▸ Goal: Write out each line below that contains the word "aircraft".

▸ Working data:
************

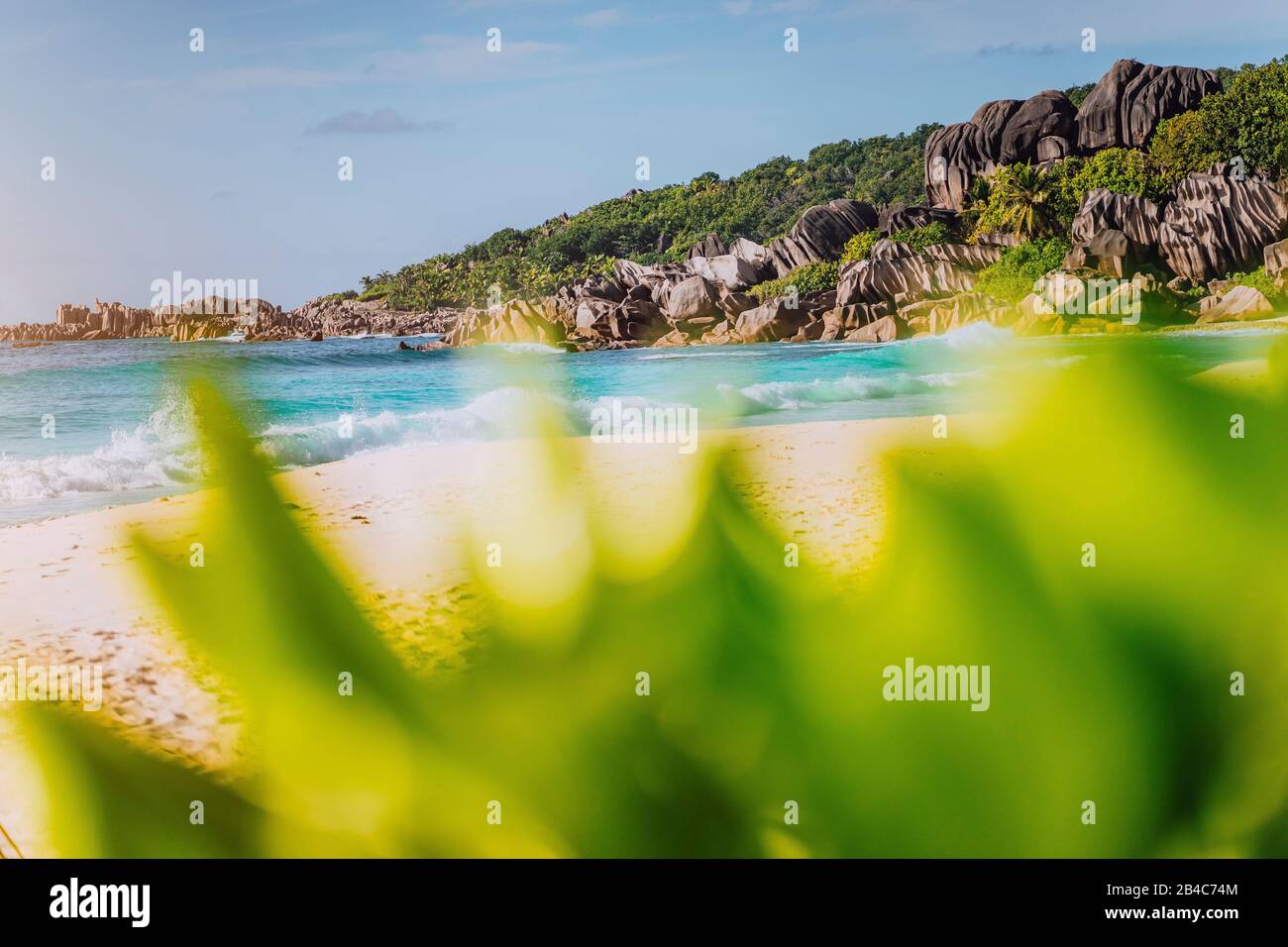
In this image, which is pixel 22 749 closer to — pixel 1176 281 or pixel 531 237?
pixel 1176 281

************

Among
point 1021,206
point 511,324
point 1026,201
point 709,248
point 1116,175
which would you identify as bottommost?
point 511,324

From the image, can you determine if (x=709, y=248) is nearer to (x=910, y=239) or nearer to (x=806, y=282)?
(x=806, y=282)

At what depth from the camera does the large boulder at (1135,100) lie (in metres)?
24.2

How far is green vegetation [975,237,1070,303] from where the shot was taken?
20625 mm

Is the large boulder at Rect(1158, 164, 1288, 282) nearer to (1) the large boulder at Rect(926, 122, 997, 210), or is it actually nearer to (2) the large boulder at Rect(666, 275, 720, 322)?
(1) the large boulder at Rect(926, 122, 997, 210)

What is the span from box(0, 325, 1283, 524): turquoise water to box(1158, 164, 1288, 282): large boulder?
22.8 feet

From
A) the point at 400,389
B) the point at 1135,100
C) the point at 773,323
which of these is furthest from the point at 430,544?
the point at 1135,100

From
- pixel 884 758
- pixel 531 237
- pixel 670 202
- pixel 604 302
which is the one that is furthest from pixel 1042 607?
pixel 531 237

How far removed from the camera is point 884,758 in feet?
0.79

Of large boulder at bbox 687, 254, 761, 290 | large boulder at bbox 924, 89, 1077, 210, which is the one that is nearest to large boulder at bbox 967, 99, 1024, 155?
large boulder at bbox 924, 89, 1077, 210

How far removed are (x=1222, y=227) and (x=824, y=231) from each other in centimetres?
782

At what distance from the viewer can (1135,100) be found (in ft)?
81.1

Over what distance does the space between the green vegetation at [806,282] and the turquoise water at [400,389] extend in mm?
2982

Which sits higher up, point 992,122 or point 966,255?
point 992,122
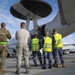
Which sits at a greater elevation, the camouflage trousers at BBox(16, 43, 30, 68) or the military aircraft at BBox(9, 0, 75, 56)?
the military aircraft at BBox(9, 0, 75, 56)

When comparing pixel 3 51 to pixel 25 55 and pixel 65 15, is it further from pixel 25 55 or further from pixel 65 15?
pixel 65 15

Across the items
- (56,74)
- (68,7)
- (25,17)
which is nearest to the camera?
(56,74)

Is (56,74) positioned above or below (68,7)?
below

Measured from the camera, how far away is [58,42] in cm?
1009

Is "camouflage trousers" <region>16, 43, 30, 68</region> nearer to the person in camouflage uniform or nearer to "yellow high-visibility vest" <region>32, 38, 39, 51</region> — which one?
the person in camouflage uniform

************

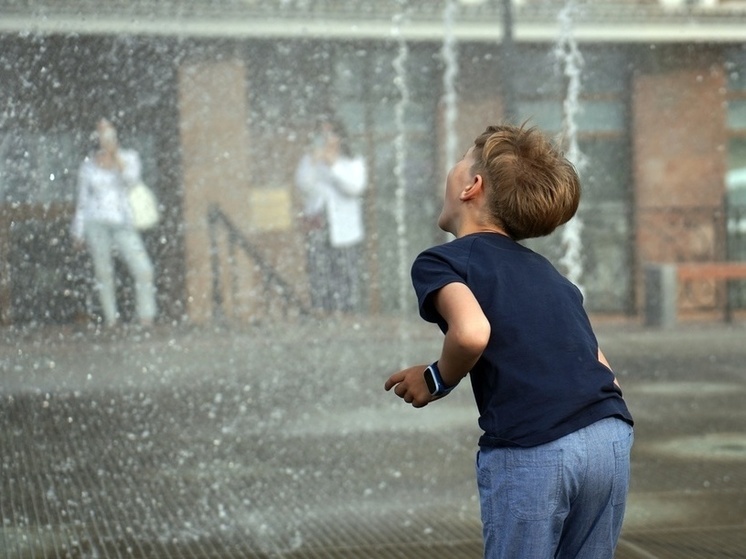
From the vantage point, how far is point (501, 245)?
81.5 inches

************

▸ Completed exercise:
Which sits at a greater elevation, the camouflage trousers at BBox(16, 43, 30, 68) or the military aircraft at BBox(9, 0, 75, 56)?
the military aircraft at BBox(9, 0, 75, 56)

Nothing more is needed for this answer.